--- BEGIN ---

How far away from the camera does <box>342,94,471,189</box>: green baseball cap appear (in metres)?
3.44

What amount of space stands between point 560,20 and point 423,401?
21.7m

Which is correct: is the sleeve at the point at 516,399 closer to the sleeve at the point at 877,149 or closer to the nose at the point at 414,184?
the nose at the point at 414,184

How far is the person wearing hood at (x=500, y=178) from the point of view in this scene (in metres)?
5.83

--- END ---
--- BEGIN ---

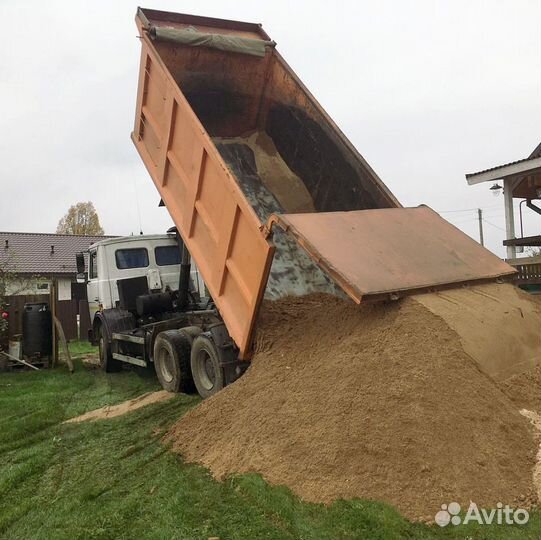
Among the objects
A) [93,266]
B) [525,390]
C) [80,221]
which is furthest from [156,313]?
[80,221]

--- END ---
--- BEGIN ---

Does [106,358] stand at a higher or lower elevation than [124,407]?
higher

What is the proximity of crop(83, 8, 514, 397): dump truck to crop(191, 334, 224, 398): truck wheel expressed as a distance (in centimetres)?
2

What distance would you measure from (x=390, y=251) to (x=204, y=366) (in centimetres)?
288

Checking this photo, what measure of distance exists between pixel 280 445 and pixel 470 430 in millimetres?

--- END ---

Count how many lines in the items above contain the word "point" and reply with the number alone.

## TASK OUTPUT
4